BGBG

Tax issues for the recipient of a gift of shares

In this month’s issue of EveryMonth we consider the tax issues for the recipient of a gift of shares in a company.

Your New Year’s resolution may have been to address the question of succession planning in your company.  With a family company the obvious solution may be a transfer of shares to a son or daughter.  Or you may have a key team member who you want to reward with a gift of shares.

Those advising you on how to go about making this transfer may focus entirely on your tax circumstances.  They may consider your capital gains tax position and inheritance tax on the transfer or on your death.

What is sometimes overlooked is the question of whether the gift of shares may come with an unwelcome tax bill for the recipient.

 For further information, please visit our selling your business page.

 

James Hunt and everyone at the

Everyman Legal Team

 

It is fairly common, particularly in established family companies, for shares to be passed from one generation to another.

You may be the owner, and Managing Director, of the company and your son, for example, may work with you in the business. Perhaps you would like your son to take over the running of the company and so you want to pass control to him by gifting him with your shares.

Your advisers will want to consider with you whether any gain in the value of the shares should be held over for capital gains tax purposes.  You will also want to consider Inheritance Tax.

But what of your son’s tax position?

Family member receiving shares

If shares are being gifted to your son then his income tax position must be considered.  Income tax is charged on employment income and this can, under general principles, include a ‘benefit in kind’ treated as income.  The Income Tax Employment and Pension Act 2003 (ITEPA) contains special provisions that seek to impose an income tax charge on shares received by employees where they do not pay the market value of those shares. This principle would apply to any employee receiving shares by reason of their employment.

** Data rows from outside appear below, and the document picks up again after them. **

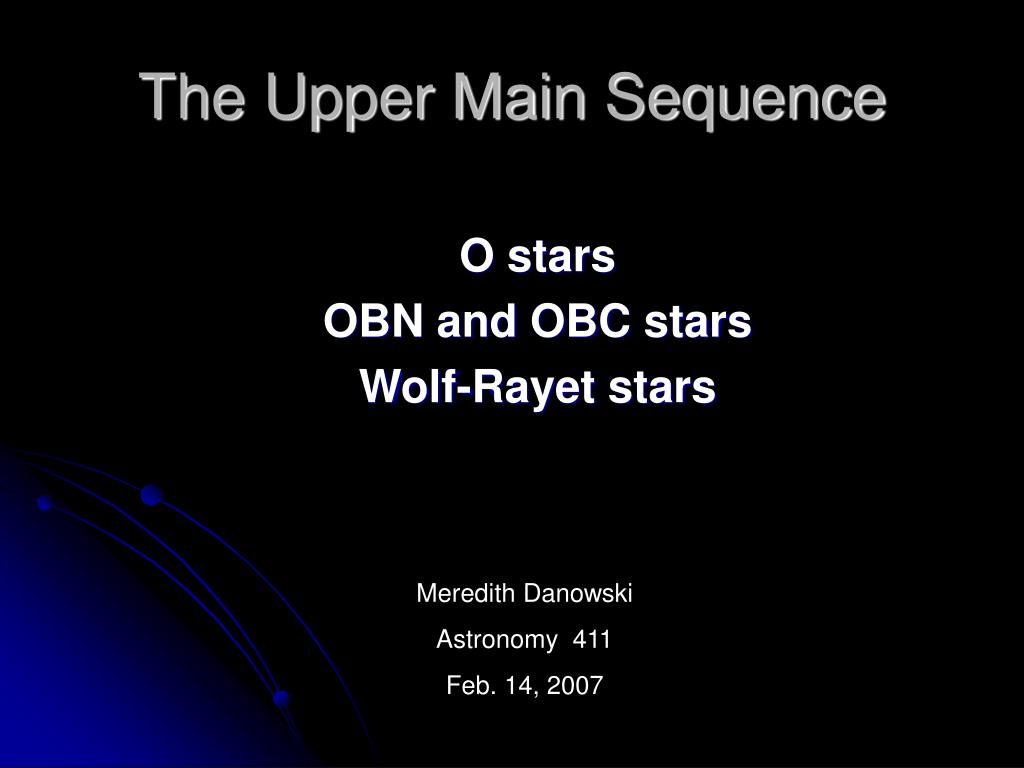 The Upper Main Sequence

O stars
OBN and OBC stars
Wolf-Rayet stars

Meredith Danowski
Astronomy 411
Feb. 14, 2007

So might the shares that you are planning to give by way of a gift constitute employment income for your son?

By reason of employment?

To constitute employment income the shares would have to be received by reason of your son’s employment with your company.

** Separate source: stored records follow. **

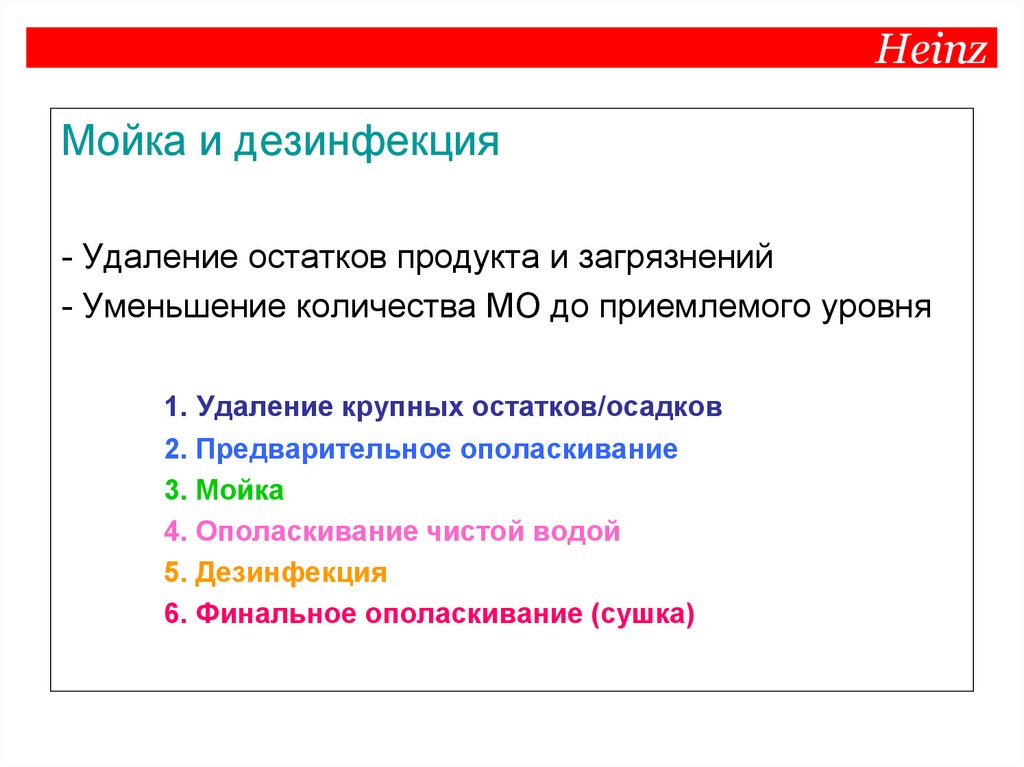 Heinz

Мойка и дезинфекция

- Удаление остатков продукта и загрязнений
- Уменьшение количества МО до приемлемого уровня

1. Удаление крупных остатков/осадков
2. Предварительное ополаскивание
3. Мойка
4. Ополаскивание чистой водой
5. Дезинфекция
6. Финальное ополаскивание (сушка)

HMRC guidance makes clear that earnings may be paid by someone other than the employer.  So in your case the fact that the shares are coming from you not your company will not help.

ITEPA has a general exclusion for a “right or opportunity arising in the normal course of domestic family or personal relationships”.  But this will not cover your son for a benefit in kind charge under general principles.

HMRC’s view?

HMRC will accept that a gift does not count as general earnings if it is made on personal grounds.  However, it then adds that it is not possible to list the factors that will determine with certainty whether or not a gift is taxable as an employment related benefit in kind.

So far as the ITEPA exclusion is concerned HMRC comments that it will be a question of fact whether the exclusion applies.  It may be that the reason for the gift is because of the employment of your son not his relationship to you.

  Points to consider

Here are some factors which may be relevant to determining whether an income tax charge may arise on your gift:-

  • Is your son already receiving remuneration form your company at a commercial rate?  A small salary might give greater scope for HMRC to try to apply a tax charge.
  • How many other children do you have?  If it is just your employed child or children who are receiving the gift it will be harder to argue this is for personal reasons.
  • It may be helpful to accompany your share transfer with a deed of gift and even a letter to your son explaining the reason for the gift.

Further guidance is available on the HMRC website.

HMRC Non Statutory Clearance

A non statutory clearance procedure exists.  In borderline cases where the evidence is not conclusive you may want to consider an application for clearance.

 Hints and Tips

  • You may want to consider whether a sale of shares to your son (perhaps on deferred terms under an MBO) may be a better strategy.  This could allow you to benefit from a 10% CGT tax charge.
  • Proceeding with an MBO sale might give better scope to achieve fairness between your family members.